Przedstawiciele polskich stowarzyszeń przewoźników protestowali najpierw przed ambasadą francuską, mieli na sobie żółte kamizelki, trzymali tablice z napisami: "Wspólna Europa nie dzieli na lepszych i gorszych", "Chronimy miejsca pracy w naszych firmach".

"Francja ignoruje traktaty UE i warunki, na których koegzystuje UE, Europa zapowiadała nam równe szanse. Przepisy francuskie to jest przejaw nowej formy protekcjonizmu w Europie i temu się sprzeciwiamy" - powiedział prezes Zrzeszenia Międzynarodowych Przewoźników Drogowych (ZMPD) w Polsce Jan Buczek.

"Myśmy chcieli wstąpić do UE, dlatego, że byliśmy równo traktowani. Popieramy z całych sił ten protest i liczymy na to, że nareszcie niektórzy się opamiętają. Liczymy na polski rząd, że w końcu twardą ręką uderzy w stół i powie: Dość tego!" - podkreślał przewodniczący Ogólnopolskiego Związku Pracodawców Transportu Drogowego Piotr Litwiński.

W petycji skierowanej do prezydenta Francji Francois Hollande'a i złożonej w ambasadzie Republiki Francuskiej w Warszawie protestujący zaapelowali o wycofanie ustawy Macrona w zakresie płacy minimalnej i nowych wymogów administracyjnych mających zastosowanie do zagranicznych kierowców, którzy przewożą towary do/z Francji i wykonują tam operacje kabotażowe.

"Nowe prawo francuskie dotyczące transportu międzynarodowego tworzy olbrzymie obciążenia administracyjne i koszty, głównie dla przewoźników mających siedzibę poza Francją" – zaznaczyli w petycji przewoźnicy.

"Wzywamy pana do wycofania ustawy Macrona w transporcie.
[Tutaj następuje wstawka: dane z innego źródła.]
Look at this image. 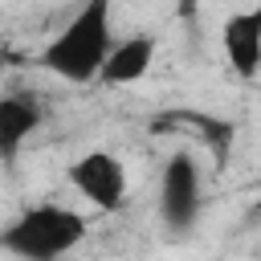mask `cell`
<instances>
[{
	"label": "cell",
	"instance_id": "obj_1",
	"mask_svg": "<svg viewBox=\"0 0 261 261\" xmlns=\"http://www.w3.org/2000/svg\"><path fill=\"white\" fill-rule=\"evenodd\" d=\"M114 41V0H82L77 12L41 49V65L69 86H90L98 82Z\"/></svg>",
	"mask_w": 261,
	"mask_h": 261
},
{
	"label": "cell",
	"instance_id": "obj_2",
	"mask_svg": "<svg viewBox=\"0 0 261 261\" xmlns=\"http://www.w3.org/2000/svg\"><path fill=\"white\" fill-rule=\"evenodd\" d=\"M90 237V220L57 200H37L20 208L0 228V253L16 261H61Z\"/></svg>",
	"mask_w": 261,
	"mask_h": 261
},
{
	"label": "cell",
	"instance_id": "obj_3",
	"mask_svg": "<svg viewBox=\"0 0 261 261\" xmlns=\"http://www.w3.org/2000/svg\"><path fill=\"white\" fill-rule=\"evenodd\" d=\"M155 212L167 232L196 228V220L204 212V175H200V163L192 151H171L163 159L159 188H155Z\"/></svg>",
	"mask_w": 261,
	"mask_h": 261
},
{
	"label": "cell",
	"instance_id": "obj_4",
	"mask_svg": "<svg viewBox=\"0 0 261 261\" xmlns=\"http://www.w3.org/2000/svg\"><path fill=\"white\" fill-rule=\"evenodd\" d=\"M65 184L98 212H118L126 204V192H130L126 163L106 147H90V151L73 155L65 163Z\"/></svg>",
	"mask_w": 261,
	"mask_h": 261
},
{
	"label": "cell",
	"instance_id": "obj_5",
	"mask_svg": "<svg viewBox=\"0 0 261 261\" xmlns=\"http://www.w3.org/2000/svg\"><path fill=\"white\" fill-rule=\"evenodd\" d=\"M220 53L237 77L261 73V8H237L220 24Z\"/></svg>",
	"mask_w": 261,
	"mask_h": 261
},
{
	"label": "cell",
	"instance_id": "obj_6",
	"mask_svg": "<svg viewBox=\"0 0 261 261\" xmlns=\"http://www.w3.org/2000/svg\"><path fill=\"white\" fill-rule=\"evenodd\" d=\"M155 53H159V41H155L151 33H130V37L114 41V49L106 53L98 82H102V86H139V82L151 73Z\"/></svg>",
	"mask_w": 261,
	"mask_h": 261
},
{
	"label": "cell",
	"instance_id": "obj_7",
	"mask_svg": "<svg viewBox=\"0 0 261 261\" xmlns=\"http://www.w3.org/2000/svg\"><path fill=\"white\" fill-rule=\"evenodd\" d=\"M41 102L33 94H4L0 98V163L12 167L29 139L41 130Z\"/></svg>",
	"mask_w": 261,
	"mask_h": 261
},
{
	"label": "cell",
	"instance_id": "obj_8",
	"mask_svg": "<svg viewBox=\"0 0 261 261\" xmlns=\"http://www.w3.org/2000/svg\"><path fill=\"white\" fill-rule=\"evenodd\" d=\"M196 8H200V0H175V16H184V20H188Z\"/></svg>",
	"mask_w": 261,
	"mask_h": 261
}]
</instances>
To prawo jest nieadekwatne, niesprawiedliwe, ogranicza europejskie wolności i przyniesie nam wszystkim jedynie negatywne skutki. Żaden kraj w Europie nie ogranicza działalności gospodarczej w sposób, jaki zrobiła to Francja poprzez ustawę Macrona" – wskazano w petycji.
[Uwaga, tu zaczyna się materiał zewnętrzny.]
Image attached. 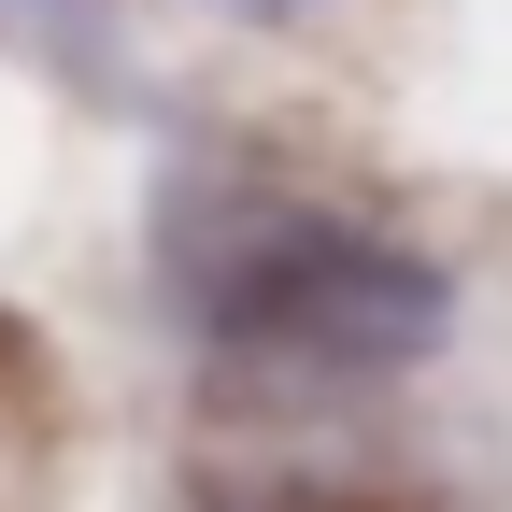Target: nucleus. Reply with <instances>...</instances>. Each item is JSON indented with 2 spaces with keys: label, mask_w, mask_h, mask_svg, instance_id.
Masks as SVG:
<instances>
[{
  "label": "nucleus",
  "mask_w": 512,
  "mask_h": 512,
  "mask_svg": "<svg viewBox=\"0 0 512 512\" xmlns=\"http://www.w3.org/2000/svg\"><path fill=\"white\" fill-rule=\"evenodd\" d=\"M171 285L228 370H313V384H384V370L441 356V328H456L441 256L342 228V214H242L214 242H185Z\"/></svg>",
  "instance_id": "obj_1"
},
{
  "label": "nucleus",
  "mask_w": 512,
  "mask_h": 512,
  "mask_svg": "<svg viewBox=\"0 0 512 512\" xmlns=\"http://www.w3.org/2000/svg\"><path fill=\"white\" fill-rule=\"evenodd\" d=\"M185 512H427L413 484H356V470H200Z\"/></svg>",
  "instance_id": "obj_2"
},
{
  "label": "nucleus",
  "mask_w": 512,
  "mask_h": 512,
  "mask_svg": "<svg viewBox=\"0 0 512 512\" xmlns=\"http://www.w3.org/2000/svg\"><path fill=\"white\" fill-rule=\"evenodd\" d=\"M214 15H271V29H285V15H299V0H214Z\"/></svg>",
  "instance_id": "obj_3"
}]
</instances>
Przewoźnicy złożyli także w przedstawicielstwie Komisji Europejskiej w Polsce rezolucję skierowaną do przewodniczącego Komisji Europejskiej Jean–Clauda Junckera.

"Włączenie kierowców zatrudnianych przez zagraniczne firmy w innych państwach UE do przepisów MiLoG i Loi Macron narusza naszą suwerenność. (...) Niemieckie i francuskie prawo w transporcie jest krokiem do tyłu, próbą narzucenia własnych interesów innym. Nie możemy pozostać bierni i pozwolić na dyktat niektórych państw członkowskich" - wskazali w rezolucji przewoźnicy.
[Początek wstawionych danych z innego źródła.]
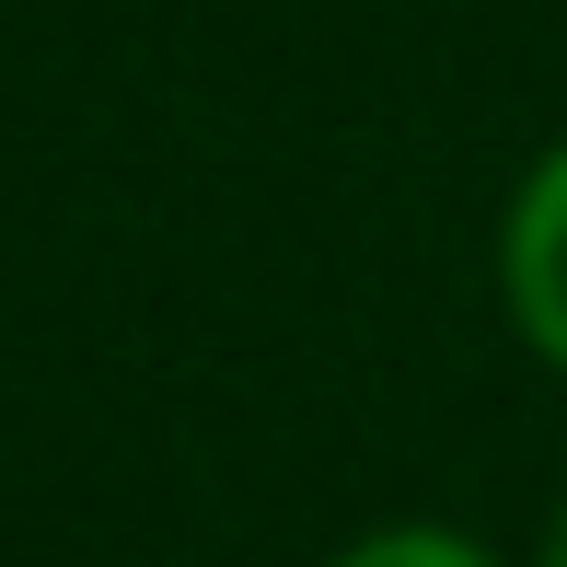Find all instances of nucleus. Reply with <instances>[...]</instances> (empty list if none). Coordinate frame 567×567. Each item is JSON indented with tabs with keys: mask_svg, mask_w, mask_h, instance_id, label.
Segmentation results:
<instances>
[{
	"mask_svg": "<svg viewBox=\"0 0 567 567\" xmlns=\"http://www.w3.org/2000/svg\"><path fill=\"white\" fill-rule=\"evenodd\" d=\"M498 267H509V313H522V337L567 371V151H545V163H533L522 209H509Z\"/></svg>",
	"mask_w": 567,
	"mask_h": 567,
	"instance_id": "f257e3e1",
	"label": "nucleus"
},
{
	"mask_svg": "<svg viewBox=\"0 0 567 567\" xmlns=\"http://www.w3.org/2000/svg\"><path fill=\"white\" fill-rule=\"evenodd\" d=\"M545 567H567V509H556V533H545Z\"/></svg>",
	"mask_w": 567,
	"mask_h": 567,
	"instance_id": "7ed1b4c3",
	"label": "nucleus"
},
{
	"mask_svg": "<svg viewBox=\"0 0 567 567\" xmlns=\"http://www.w3.org/2000/svg\"><path fill=\"white\" fill-rule=\"evenodd\" d=\"M337 567H498V556L463 545V533H441V522H405V533H371V545H348Z\"/></svg>",
	"mask_w": 567,
	"mask_h": 567,
	"instance_id": "f03ea898",
	"label": "nucleus"
}]
</instances>
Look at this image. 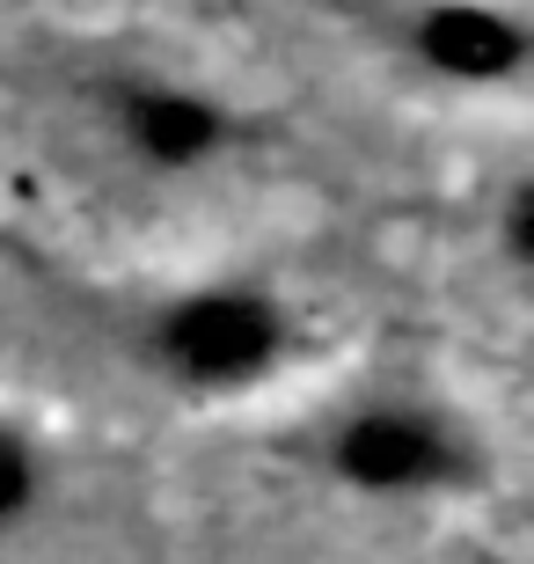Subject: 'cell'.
Returning <instances> with one entry per match:
<instances>
[{"mask_svg":"<svg viewBox=\"0 0 534 564\" xmlns=\"http://www.w3.org/2000/svg\"><path fill=\"white\" fill-rule=\"evenodd\" d=\"M315 352V315L264 272H198L154 286L124 323V359L184 411H242L286 389Z\"/></svg>","mask_w":534,"mask_h":564,"instance_id":"1","label":"cell"},{"mask_svg":"<svg viewBox=\"0 0 534 564\" xmlns=\"http://www.w3.org/2000/svg\"><path fill=\"white\" fill-rule=\"evenodd\" d=\"M293 455L315 484L359 506H469L498 484V440L483 419L425 381H367L323 403Z\"/></svg>","mask_w":534,"mask_h":564,"instance_id":"2","label":"cell"},{"mask_svg":"<svg viewBox=\"0 0 534 564\" xmlns=\"http://www.w3.org/2000/svg\"><path fill=\"white\" fill-rule=\"evenodd\" d=\"M96 132L146 184H206L264 140L227 88L176 74V66H110L88 82Z\"/></svg>","mask_w":534,"mask_h":564,"instance_id":"3","label":"cell"},{"mask_svg":"<svg viewBox=\"0 0 534 564\" xmlns=\"http://www.w3.org/2000/svg\"><path fill=\"white\" fill-rule=\"evenodd\" d=\"M373 22L411 74L454 96H513L534 66L527 15L513 0H389Z\"/></svg>","mask_w":534,"mask_h":564,"instance_id":"4","label":"cell"},{"mask_svg":"<svg viewBox=\"0 0 534 564\" xmlns=\"http://www.w3.org/2000/svg\"><path fill=\"white\" fill-rule=\"evenodd\" d=\"M59 499V447L30 411L0 403V543H15Z\"/></svg>","mask_w":534,"mask_h":564,"instance_id":"5","label":"cell"},{"mask_svg":"<svg viewBox=\"0 0 534 564\" xmlns=\"http://www.w3.org/2000/svg\"><path fill=\"white\" fill-rule=\"evenodd\" d=\"M491 250L505 272H527L534 264V184L513 176V184L498 191V213H491Z\"/></svg>","mask_w":534,"mask_h":564,"instance_id":"6","label":"cell"}]
</instances>
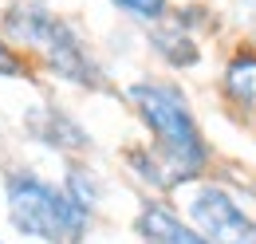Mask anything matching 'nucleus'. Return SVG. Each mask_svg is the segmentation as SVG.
Segmentation results:
<instances>
[{"label":"nucleus","instance_id":"6e6552de","mask_svg":"<svg viewBox=\"0 0 256 244\" xmlns=\"http://www.w3.org/2000/svg\"><path fill=\"white\" fill-rule=\"evenodd\" d=\"M154 52H158L166 63H174V67H193V63L201 60L197 44H193L182 28H158L154 32Z\"/></svg>","mask_w":256,"mask_h":244},{"label":"nucleus","instance_id":"f257e3e1","mask_svg":"<svg viewBox=\"0 0 256 244\" xmlns=\"http://www.w3.org/2000/svg\"><path fill=\"white\" fill-rule=\"evenodd\" d=\"M126 94L138 106L142 122L150 126L154 142H158V158H162V170H170L166 174L170 185H182L190 178H197L209 150H205V138H201L182 91L166 87V83H134Z\"/></svg>","mask_w":256,"mask_h":244},{"label":"nucleus","instance_id":"0eeeda50","mask_svg":"<svg viewBox=\"0 0 256 244\" xmlns=\"http://www.w3.org/2000/svg\"><path fill=\"white\" fill-rule=\"evenodd\" d=\"M224 91L232 94L240 106H256V56L244 52L224 67Z\"/></svg>","mask_w":256,"mask_h":244},{"label":"nucleus","instance_id":"f03ea898","mask_svg":"<svg viewBox=\"0 0 256 244\" xmlns=\"http://www.w3.org/2000/svg\"><path fill=\"white\" fill-rule=\"evenodd\" d=\"M4 197H8V220L16 224V232L48 244H79L91 213L71 201L64 185L44 182L32 170H12L4 178Z\"/></svg>","mask_w":256,"mask_h":244},{"label":"nucleus","instance_id":"423d86ee","mask_svg":"<svg viewBox=\"0 0 256 244\" xmlns=\"http://www.w3.org/2000/svg\"><path fill=\"white\" fill-rule=\"evenodd\" d=\"M138 232H142L150 244H209L197 228H190L186 220H178L166 205H154V201L142 205V213H138Z\"/></svg>","mask_w":256,"mask_h":244},{"label":"nucleus","instance_id":"9d476101","mask_svg":"<svg viewBox=\"0 0 256 244\" xmlns=\"http://www.w3.org/2000/svg\"><path fill=\"white\" fill-rule=\"evenodd\" d=\"M114 8H122L134 20H162L170 12V0H110Z\"/></svg>","mask_w":256,"mask_h":244},{"label":"nucleus","instance_id":"20e7f679","mask_svg":"<svg viewBox=\"0 0 256 244\" xmlns=\"http://www.w3.org/2000/svg\"><path fill=\"white\" fill-rule=\"evenodd\" d=\"M190 216L209 244H256V220L217 185H201L193 193Z\"/></svg>","mask_w":256,"mask_h":244},{"label":"nucleus","instance_id":"7ed1b4c3","mask_svg":"<svg viewBox=\"0 0 256 244\" xmlns=\"http://www.w3.org/2000/svg\"><path fill=\"white\" fill-rule=\"evenodd\" d=\"M4 28L12 40H20L24 48H36L44 63L64 75L67 83H79V87H98V67L87 56L83 40L71 32V24H64L56 12L48 8H8L4 16Z\"/></svg>","mask_w":256,"mask_h":244},{"label":"nucleus","instance_id":"39448f33","mask_svg":"<svg viewBox=\"0 0 256 244\" xmlns=\"http://www.w3.org/2000/svg\"><path fill=\"white\" fill-rule=\"evenodd\" d=\"M28 130H32V138H40L52 150H87L91 146L87 130L71 114H64L60 106H32L28 110Z\"/></svg>","mask_w":256,"mask_h":244},{"label":"nucleus","instance_id":"9b49d317","mask_svg":"<svg viewBox=\"0 0 256 244\" xmlns=\"http://www.w3.org/2000/svg\"><path fill=\"white\" fill-rule=\"evenodd\" d=\"M0 79H28V63L8 48L4 36H0Z\"/></svg>","mask_w":256,"mask_h":244},{"label":"nucleus","instance_id":"1a4fd4ad","mask_svg":"<svg viewBox=\"0 0 256 244\" xmlns=\"http://www.w3.org/2000/svg\"><path fill=\"white\" fill-rule=\"evenodd\" d=\"M64 193L71 197V201H79L87 213H91V209L98 205V182L91 178V170H87V166H71V170H67Z\"/></svg>","mask_w":256,"mask_h":244}]
</instances>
Wezwali w niej Komisję Europejską do wycofania zasad MiLoG i Loi Macron w transporcie. Ich zdaniem prawo to jest nieadekwatne oraz niesprawiedliwe, ogranicza europejskie wolności i - jak zaznaczyli - przyniesie wszystkim jedynie negatywne skutki.

"Doceniamy i z satysfakcją przyjęliśmy informację o wszczęciu przez Komisję Europejską procedury naruszenia traktatu przez Niemcy. Oczekujemy, że taka sama procedura zostanie zastosowana wobec Francji" - podkreślili przewoźnicy. Zwracają jednak uwagę, że upłynął już ponad rok "i nic się nie dzieje".

"Ten czas jest istotny dla naszego biznesu i ta niepewna sytuacja nie może trwać wiecznie. Szczerze powiedziawszy, brak działań ze strony Komisji w istocie zachęcił innych do naśladowania Niemiec. To po prostu dzieli Europę, a Wy na to pozwalacie. Mamy nadzieję, że Pan rozumie, jaka odpowiedzialność na Panu ciąży, jak ważna jest Pana opinia o legalności i zgodności prawa niemieckiego i francuskiego z prawem Unii Europejskiej" - wskazali przewoźnicy.

"Jeżeli Europa uważa, że coś trzeba zmienić to powinna się odbyć ogólnoeuropejska debata. Powinno się wysłuchać wszystkie strony i wziąć pod uwagę wszystkie aspekty. Nie można wdrażać przepisów jednostronnie, bezdyskusyjnie tylko, dlatego, że ma się trochę większą reprezentację" - powiedział Buczek. Poinformował, że podobne pikiety jak ta w Warszawie odbywają się w 11 stolicach europejskich.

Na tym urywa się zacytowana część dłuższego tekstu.